» TO DO:
Copy out the complete listing, word for word.

» Dataset entries:
▼

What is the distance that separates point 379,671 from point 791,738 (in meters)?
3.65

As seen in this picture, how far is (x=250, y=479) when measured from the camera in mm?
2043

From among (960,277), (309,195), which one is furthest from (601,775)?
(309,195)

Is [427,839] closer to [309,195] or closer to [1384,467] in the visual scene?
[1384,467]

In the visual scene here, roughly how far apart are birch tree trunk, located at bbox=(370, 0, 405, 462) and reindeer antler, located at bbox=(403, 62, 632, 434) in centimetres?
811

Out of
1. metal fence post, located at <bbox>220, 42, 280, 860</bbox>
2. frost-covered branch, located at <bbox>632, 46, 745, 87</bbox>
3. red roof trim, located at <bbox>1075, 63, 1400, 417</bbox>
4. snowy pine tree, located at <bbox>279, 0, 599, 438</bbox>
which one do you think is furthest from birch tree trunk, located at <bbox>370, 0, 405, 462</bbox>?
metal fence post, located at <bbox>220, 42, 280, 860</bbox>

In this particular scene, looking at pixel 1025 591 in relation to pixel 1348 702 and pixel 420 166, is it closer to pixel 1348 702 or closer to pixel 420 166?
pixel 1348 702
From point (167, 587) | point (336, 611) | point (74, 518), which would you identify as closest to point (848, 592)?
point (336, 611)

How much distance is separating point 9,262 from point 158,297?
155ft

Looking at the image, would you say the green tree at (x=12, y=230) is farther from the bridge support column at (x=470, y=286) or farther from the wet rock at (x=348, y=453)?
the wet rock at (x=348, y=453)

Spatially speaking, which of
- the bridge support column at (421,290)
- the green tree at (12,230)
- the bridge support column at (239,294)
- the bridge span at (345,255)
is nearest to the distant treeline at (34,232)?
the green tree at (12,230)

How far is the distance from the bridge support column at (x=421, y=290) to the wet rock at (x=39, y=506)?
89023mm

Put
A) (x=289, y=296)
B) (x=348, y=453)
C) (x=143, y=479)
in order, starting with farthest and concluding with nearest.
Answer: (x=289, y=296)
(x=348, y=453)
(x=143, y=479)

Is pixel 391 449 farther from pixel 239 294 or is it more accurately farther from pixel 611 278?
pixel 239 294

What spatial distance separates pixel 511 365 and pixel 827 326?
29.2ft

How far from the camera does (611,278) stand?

▲

» ANSWER TO THE EXERCISE:
What is the distance that separates point 379,671 from point 791,738 (in meters)?
3.65

As seen in this picture, how far is (x=250, y=479) when measured from the camera in mm?
2043

From among (960,277), (309,195), which one is furthest from (601,775)?
(309,195)

Is [427,839] closer to [309,195] or closer to [1384,467] in the visual scene?
[1384,467]

In the visual scene here, roughly how far apart are birch tree trunk, located at bbox=(370, 0, 405, 462) and reindeer antler, located at bbox=(403, 62, 632, 434) in centimetres?
811

Out of
1. metal fence post, located at <bbox>220, 42, 280, 860</bbox>
2. frost-covered branch, located at <bbox>632, 46, 745, 87</bbox>
3. red roof trim, located at <bbox>1075, 63, 1400, 417</bbox>
4. snowy pine tree, located at <bbox>279, 0, 599, 438</bbox>
which one do you think is furthest from birch tree trunk, located at <bbox>370, 0, 405, 462</bbox>?
metal fence post, located at <bbox>220, 42, 280, 860</bbox>

In this particular scene, looking at pixel 1025 591 in relation to pixel 1348 702 and pixel 420 166, is it closer to pixel 1348 702 or closer to pixel 420 166?
pixel 1348 702
From point (167, 587) | point (336, 611) | point (74, 518), which would you identify as closest to point (848, 592)?
point (336, 611)

How much distance is separating point 9,262 from point 158,297?
155ft

Looking at the image, would you say the green tree at (x=12, y=230) is farther from the bridge support column at (x=470, y=286) or farther from the wet rock at (x=348, y=453)?
the wet rock at (x=348, y=453)

Spatially speaking, which of
- the bridge support column at (421,290)
- the green tree at (12,230)
- the bridge support column at (239,294)
- the bridge span at (345,255)
is nearest to the distant treeline at (34,232)?
the green tree at (12,230)

How far is the distance from the bridge support column at (x=421, y=290) to the wet rock at (x=39, y=506)?
89023mm

Put
A) (x=289, y=296)
B) (x=348, y=453)
C) (x=143, y=479)
in order, starting with farthest and concluding with nearest.
Answer: (x=289, y=296)
(x=348, y=453)
(x=143, y=479)

Is pixel 391 449 farther from pixel 239 294 or is it more accurately farther from pixel 611 278?
pixel 239 294

What spatial distance separates pixel 511 365 and pixel 827 326?
29.2ft

How far from the camera does (611,278) stand?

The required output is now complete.